Dans l’opéra, la muse tragique, à son tour, jalouse des avantages que la muse épique a sur elle, essaie de marcher son égale, ou plutôt de la surpasser, en réalisant, du moins pour les sens, ce que l’autre ne peint qu’en idée.
Pour bien concevoir ces deux révolutions, supposez, sur le théâtre, une reine de Phénicie, qui, par ses grâces et sa beauté, ait attendri, intéressé pour elle les chefs les plus vaillants de l’armée de Godefroi, qui en ait même attiré quelques-uns dans sa cour, y ait donné asyle au fier Renaud dans sa disgrâce, l’ait aimé, ait tout fait pour lui, et qu’elle voie s’arracher aux plaisirs pour suivre les pas de la gloire : voilà le sujet d’Armide en tragédie.
Le poète épique s’en empare ; et au lieu d’une reine tout naturellement belle, sensible, il en fait une enchanteresse. Dès-lors, dans une action simple, tout devient magique et surnaturel. Dans Armide, le don de plaire est un prestige ; dans Renaud, l’amour est un enchantement : les plaisirs qui les environnent, les lieux même qu’ils habitent, ce qu’on y voit, ce qu’on y entend, la volupté qu’on y respire, tout n’est qu’illusion, et c’est le plus charmant des songes.

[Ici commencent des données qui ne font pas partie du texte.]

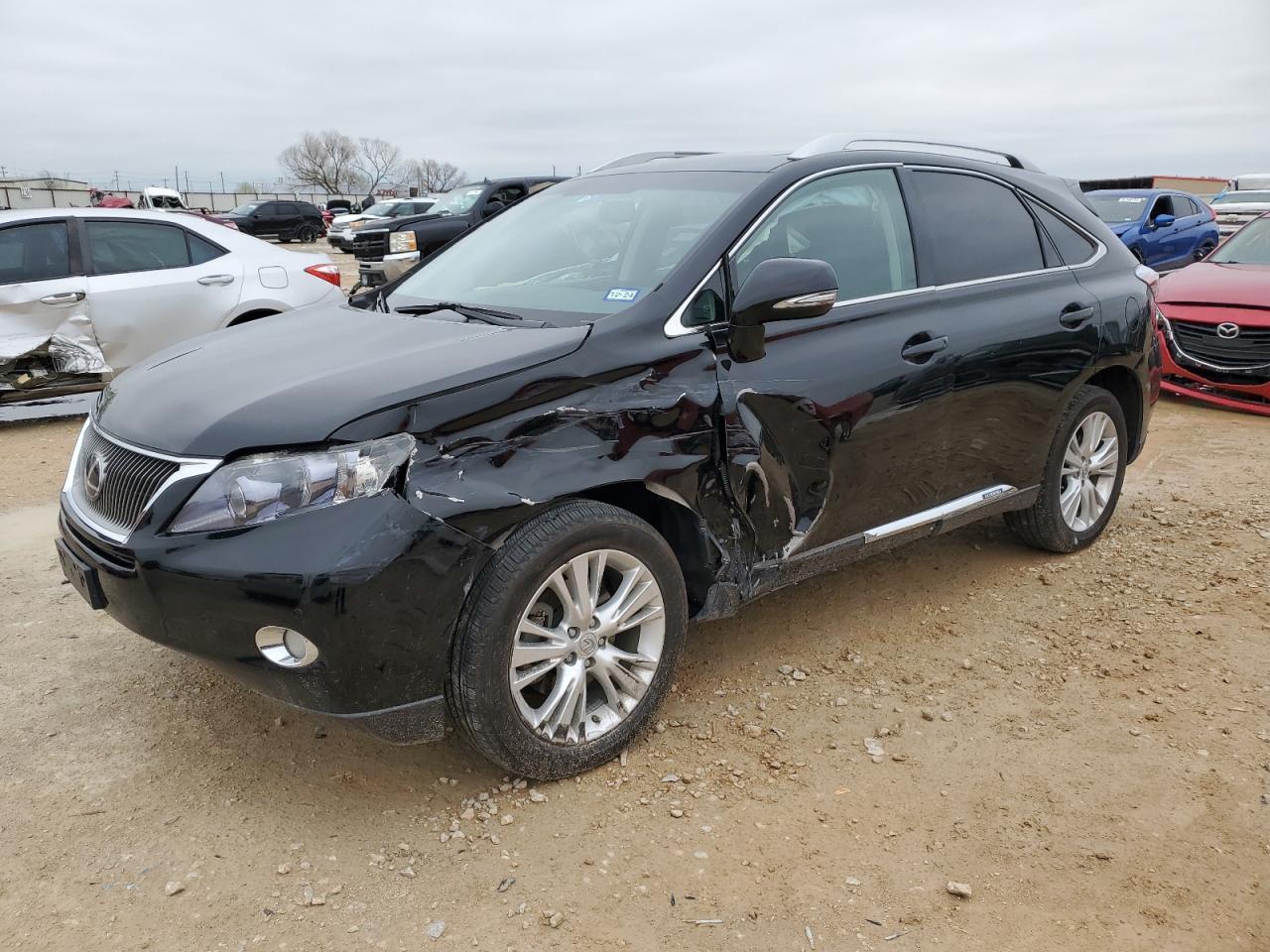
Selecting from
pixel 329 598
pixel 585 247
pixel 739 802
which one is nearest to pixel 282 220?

Telle est Armide, embellie des mains de la muse héroïque. La muse du théâtre la réclame et la reproduit sur la scène, avec toute la pompe du merveilleux. Elle demande, pour varier et pour embellir ce brillant spectacle, les mêmes licences que la muse épique s’est données ; et, appelant à son secours la musique, la danse, la peinture, elle nous fait voir, par une magie nouvelle, les prodiges que sa rivale ne nous a fait qu’imaginer. Voilà Armide sur le théâtre lyrique ; et voilà l’idée qu’on peut se former d’un spectacle qui réunit le prestige de tous les arts ;
Où les beaux vers, la danse, la musique,L’art de tromper les yeux par les couleurs,L’art plus heureux de séduire les cœurs,De cent plaisirs font un plaisir unique.Voltaire.
Dans ce composé, tout est mensonge, mais tout est d’accord : et cet accord en fait la vérité. La musique y fait le charme du merveilleux ; le merveilleux y fait la vraisemblance de la musique ; on est dans un monde nouveau ; c’est la nature dans l’enchantement, et visiblement animée par une foule d’intelligences dont les volontés sont des lois.

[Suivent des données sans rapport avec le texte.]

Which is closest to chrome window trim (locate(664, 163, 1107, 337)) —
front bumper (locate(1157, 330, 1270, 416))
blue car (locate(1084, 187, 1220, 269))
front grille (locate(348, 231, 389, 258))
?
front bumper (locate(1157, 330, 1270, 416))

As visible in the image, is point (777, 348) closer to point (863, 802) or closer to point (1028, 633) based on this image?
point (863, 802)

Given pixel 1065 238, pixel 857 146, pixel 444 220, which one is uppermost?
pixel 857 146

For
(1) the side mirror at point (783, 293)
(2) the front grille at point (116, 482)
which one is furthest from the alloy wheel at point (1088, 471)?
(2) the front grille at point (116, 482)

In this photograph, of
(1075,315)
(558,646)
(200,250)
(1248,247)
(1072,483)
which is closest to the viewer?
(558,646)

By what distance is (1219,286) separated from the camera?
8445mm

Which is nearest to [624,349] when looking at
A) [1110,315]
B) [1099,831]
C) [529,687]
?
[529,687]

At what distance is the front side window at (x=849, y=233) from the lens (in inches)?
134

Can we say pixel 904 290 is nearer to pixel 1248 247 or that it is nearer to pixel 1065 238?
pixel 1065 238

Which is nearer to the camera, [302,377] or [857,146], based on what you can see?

Une intrigue nette et facile à nouer et à dénouer, des caractères simples, des incidents qui naissent d’eux-mêmes, des tableaux sans cesse variés par le moyen du clair-obscur, des passions douces, quelquefois violentes, mais dont l’accès est passager ; un intérêt vif et touchant, mais qui par intervalles laisse respirer l’âme : voilà les sujets que chérit la poésie lyrique, et dont Quinault a fait un si beau choix.

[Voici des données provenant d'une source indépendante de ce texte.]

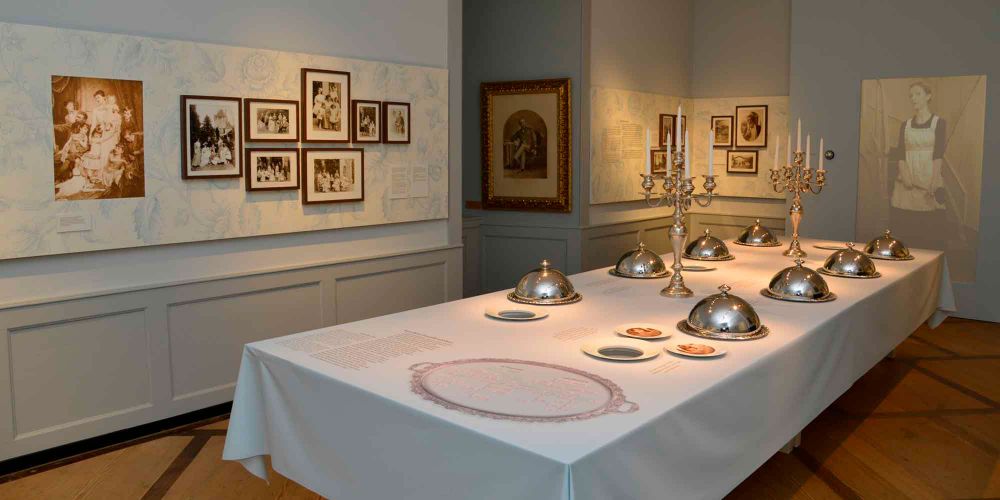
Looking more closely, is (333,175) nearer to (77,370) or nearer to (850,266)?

La passion qu’il a préférée est de toutes la plus féconde en images et en sentiments, celle où se succèdent avec le plus de naturel toutes les nuances de la poésie, et qui réunit le plus de tableaux riants et sombres tour-à-tour.
Les sujets de Quinault sont simples, faciles à exposer, noués et dénoués sans peine. Voyez celui de Roland : ce héros a tout quitté pour Angélique ; Angélique le trahit et l’abandonne pour Médor. Voilà l’intrigue de son poème ; un anneau magique en fait le merveilleux ; une fête de village en amène le dénouement. Il n’y a pas dix vers qui ne soient en sentiments ou en images. Le sujet d’Armide est encore plus simple.
L’opéra peut embrasser des sujets de trois genres différents : du genre tragique, du genre comique, et du genre pastoral. Nous allons faire quelques observations sur chacun de ces genres.
Le poète qui fait une tragédie lyrique, s’attache plus à faire illusion aux sens qu’à l’esprit ; il cherche plutôt à produire un spectacle enchanteur, qu’une action où la vraisemblance soit exactement observée. Il s’affranchit des lois rigoureuses de la tragédie ; et s’il a quelque égard à l’unité d’intérêt et d’action, il viole sans scrupule les unités de temps et de lieu, les sacrifiant aux charmes de la variété et du merveilleux. Ses héros sont plus grands que nature ; ce sont des dieux ou des hommes en commerce avec eux, et qui participent de leur puissance : ils franchissent les barrières de l’Olympe ; ils pénètrent les abîmes de l’enfer ; à leur voix la nature s’ébranle, les éléments obéissent, l’univers leur est soumis.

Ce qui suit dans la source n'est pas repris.